Hani şu; 1919 yılı Haziran ayında Emirdağ'da halk arasında "Yunan gavuru Emirdağ'a geliyor." söylentisi yayılınca eli silah tutan tüm erkekler Askerlik şubesine giderek başvururlar, gönüllü olarak silah altına alınırlar ve Kuvva-i Milliye Harekatını başlatırlar.

Geride sadece yaşlılar, bedensel engelliler, çocuklar ve Deli Battal isimli bir meczup kalır.

Deli Battal, herkesin kızdırdığı bir delidir, kendisini kızdıran kişileri yakalayınca paçasından tutarak havaya kaldırır, yere çarpar ve herkesi güldürür. Acıkınca bir eve giderek yağlı katmer ve üzüm hoşafı isteyerek karnını doyurur. Balkan Savaşları ve Birinci Dünya Savaşı zaten yoksul olan milletimizi daha da yoksullaştırmıştır.  Emirdağlı Kadınlar, yün eğirir ve yünden çorap yaparak Kuvva-i Milliye'ye gönderirler.

Bir gün Deli Battal, İncili Mahallesinde bulunan bir eve giderek bir kalıp sabun ister, sabunu alınca evin karşısındaki çeşmede ayağından çıkardığı topuğu yırtık çorabını ve öküz derisinden yapılmış çarığını köpürterek iyice bir yıkar, çorap ve çarığını elline alarak yalın ayak doğru Askerlik Şubesi binasına gider.

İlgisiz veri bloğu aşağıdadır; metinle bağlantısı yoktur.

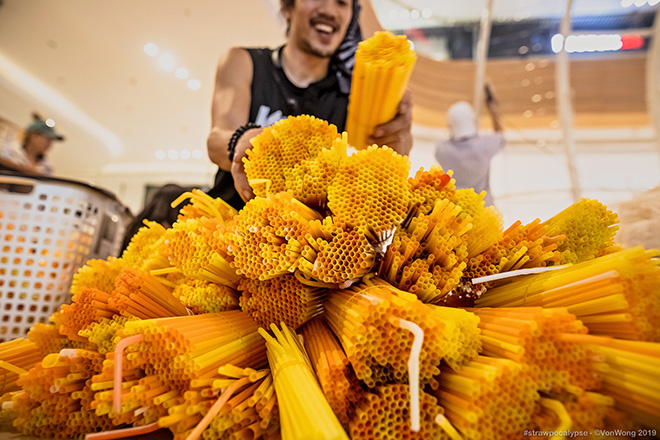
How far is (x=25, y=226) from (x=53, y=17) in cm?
373

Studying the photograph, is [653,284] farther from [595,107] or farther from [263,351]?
[595,107]

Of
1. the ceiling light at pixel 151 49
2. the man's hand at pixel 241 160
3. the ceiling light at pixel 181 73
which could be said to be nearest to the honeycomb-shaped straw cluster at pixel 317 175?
the man's hand at pixel 241 160

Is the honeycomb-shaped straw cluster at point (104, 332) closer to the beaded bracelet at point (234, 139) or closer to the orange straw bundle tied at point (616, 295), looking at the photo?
the beaded bracelet at point (234, 139)

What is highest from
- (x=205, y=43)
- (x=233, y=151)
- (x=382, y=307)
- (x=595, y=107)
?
(x=595, y=107)

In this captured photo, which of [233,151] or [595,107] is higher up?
[595,107]

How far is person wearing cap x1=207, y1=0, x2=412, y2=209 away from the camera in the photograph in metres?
0.84

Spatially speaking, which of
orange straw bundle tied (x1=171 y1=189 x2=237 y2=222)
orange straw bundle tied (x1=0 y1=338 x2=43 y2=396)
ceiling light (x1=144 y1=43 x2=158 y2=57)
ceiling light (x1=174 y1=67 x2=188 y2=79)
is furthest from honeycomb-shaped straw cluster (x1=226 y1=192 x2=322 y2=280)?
ceiling light (x1=174 y1=67 x2=188 y2=79)

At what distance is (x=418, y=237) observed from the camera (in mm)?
399

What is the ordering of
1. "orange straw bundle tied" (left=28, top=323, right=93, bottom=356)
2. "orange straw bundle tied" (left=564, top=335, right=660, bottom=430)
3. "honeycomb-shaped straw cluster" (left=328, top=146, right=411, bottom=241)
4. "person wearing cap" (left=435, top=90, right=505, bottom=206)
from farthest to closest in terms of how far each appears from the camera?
"person wearing cap" (left=435, top=90, right=505, bottom=206) < "orange straw bundle tied" (left=28, top=323, right=93, bottom=356) < "honeycomb-shaped straw cluster" (left=328, top=146, right=411, bottom=241) < "orange straw bundle tied" (left=564, top=335, right=660, bottom=430)

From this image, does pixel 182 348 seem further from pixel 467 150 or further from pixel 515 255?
pixel 467 150

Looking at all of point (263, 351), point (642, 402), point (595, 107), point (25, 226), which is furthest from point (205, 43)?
point (595, 107)

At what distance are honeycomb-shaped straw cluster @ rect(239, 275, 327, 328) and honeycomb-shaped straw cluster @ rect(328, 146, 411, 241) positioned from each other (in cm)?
9

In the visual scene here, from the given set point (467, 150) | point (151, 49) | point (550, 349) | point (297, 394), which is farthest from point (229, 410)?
point (151, 49)

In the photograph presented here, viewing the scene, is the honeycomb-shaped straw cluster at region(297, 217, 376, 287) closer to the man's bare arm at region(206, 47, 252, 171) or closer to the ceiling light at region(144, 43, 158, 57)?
the man's bare arm at region(206, 47, 252, 171)
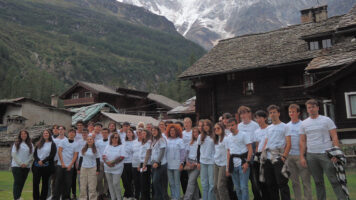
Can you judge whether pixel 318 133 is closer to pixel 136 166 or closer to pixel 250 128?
pixel 250 128

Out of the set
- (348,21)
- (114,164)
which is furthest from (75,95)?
(114,164)

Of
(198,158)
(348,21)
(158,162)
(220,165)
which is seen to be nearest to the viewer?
(220,165)

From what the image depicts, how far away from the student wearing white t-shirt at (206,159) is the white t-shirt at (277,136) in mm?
1627

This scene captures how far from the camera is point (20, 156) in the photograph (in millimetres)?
10594

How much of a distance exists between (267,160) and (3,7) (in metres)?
174

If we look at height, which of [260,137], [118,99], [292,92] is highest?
[118,99]

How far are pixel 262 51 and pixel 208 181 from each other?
1942cm

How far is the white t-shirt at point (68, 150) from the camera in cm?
1063

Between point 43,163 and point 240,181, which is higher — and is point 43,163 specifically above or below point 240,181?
above

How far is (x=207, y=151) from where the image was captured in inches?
349

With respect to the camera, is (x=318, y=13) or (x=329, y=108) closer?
(x=329, y=108)

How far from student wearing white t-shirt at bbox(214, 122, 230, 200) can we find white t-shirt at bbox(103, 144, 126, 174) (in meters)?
2.88

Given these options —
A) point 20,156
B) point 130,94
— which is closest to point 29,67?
point 130,94

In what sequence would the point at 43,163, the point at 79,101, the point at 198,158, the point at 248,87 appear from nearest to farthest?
the point at 198,158, the point at 43,163, the point at 248,87, the point at 79,101
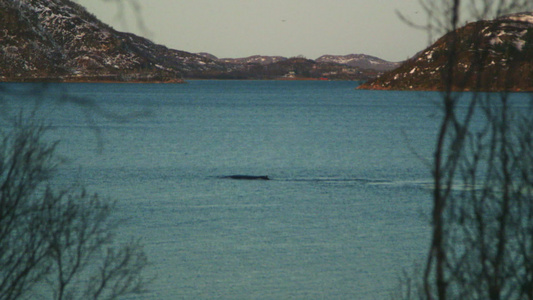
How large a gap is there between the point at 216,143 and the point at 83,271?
1823 inches

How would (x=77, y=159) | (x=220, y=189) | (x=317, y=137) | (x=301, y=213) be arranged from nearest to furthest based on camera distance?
(x=301, y=213) → (x=220, y=189) → (x=77, y=159) → (x=317, y=137)

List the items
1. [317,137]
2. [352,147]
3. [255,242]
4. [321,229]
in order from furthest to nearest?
[317,137], [352,147], [321,229], [255,242]

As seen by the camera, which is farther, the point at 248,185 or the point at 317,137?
the point at 317,137

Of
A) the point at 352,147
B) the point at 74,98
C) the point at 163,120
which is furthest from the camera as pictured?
the point at 163,120

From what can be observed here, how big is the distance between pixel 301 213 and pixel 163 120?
238ft

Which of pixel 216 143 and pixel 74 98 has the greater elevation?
pixel 74 98

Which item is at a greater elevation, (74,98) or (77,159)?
(74,98)

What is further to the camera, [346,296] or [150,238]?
[150,238]

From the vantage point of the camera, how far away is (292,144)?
224 feet

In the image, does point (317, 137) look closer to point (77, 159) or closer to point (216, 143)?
point (216, 143)

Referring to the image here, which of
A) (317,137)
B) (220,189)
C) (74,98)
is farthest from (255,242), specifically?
(317,137)

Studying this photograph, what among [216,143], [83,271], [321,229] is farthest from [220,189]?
[216,143]

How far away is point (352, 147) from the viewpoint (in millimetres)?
67000

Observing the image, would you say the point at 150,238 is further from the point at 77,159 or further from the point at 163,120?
the point at 163,120
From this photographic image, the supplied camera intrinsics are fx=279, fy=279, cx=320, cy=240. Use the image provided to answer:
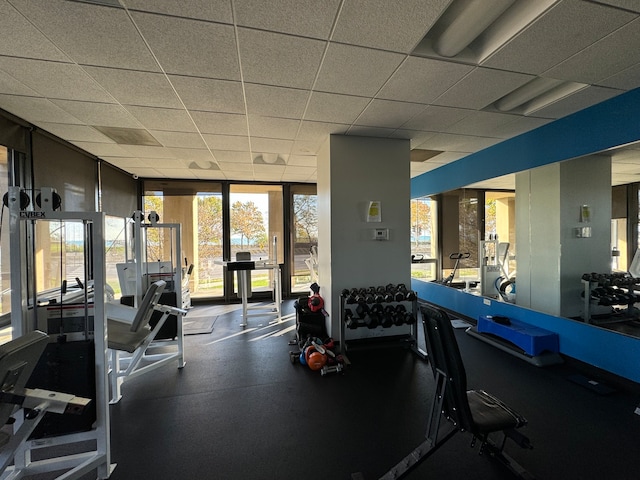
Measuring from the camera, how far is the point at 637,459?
5.69 feet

 Yolda bir ayağı dizinden aşağı kesilmiş bir Balkan Savaşı gazisi Deli Battal, senin yalın ayakla gezmen bizim şerefimize dokunur, yanıma gel de sana bir çift çarık vereyim." der ama Deli Battal cevap bile vermeden yoluna devam eder.

Askerlik Şubesi Binasına girerek kapalı bir kapıyı çalarak içeri girer, o esnada Şube Reisi, Kaymakam, Jandarma Komutanı ve Kuvva-i Milliye reisi gizli bir toplantı yapmaktadır, Deli Battal, esas duruşa geçerek tekmil verir:

 "Kuvva-i Milliye Karargahına Deli Battal'dan selam olsun, Kuvva'cılar var olsun, Deli Battal hepinize kurban olsun...

 Duydum ki Mustafa Kemal'in askeri yalın ayakmış, çarığı da delikmiş, Kuvva'cılara yardım için herkes bir şeyler yapıyor.

 Allah şahidimdir ki benim malım mülküm yok.

 Size çoraplarımı getirdim, şimdi yıkadım, vallahi temizdir, çorabımın topuğu azıcık deliktir ama çarığım sapa sağlamdır."

 

Deli battal, çorap ve çarığını teslim ederken ağlamaktadır, göz yaşlarına hakim olamaz ve konuşmasına devam eder:

  "Eskere alın desem, beni yazmayacağınızı biliyorum, Deli Battal'dan Mustafa Kemal Paşa'ya selam olsun, gazanız mübarek olsun.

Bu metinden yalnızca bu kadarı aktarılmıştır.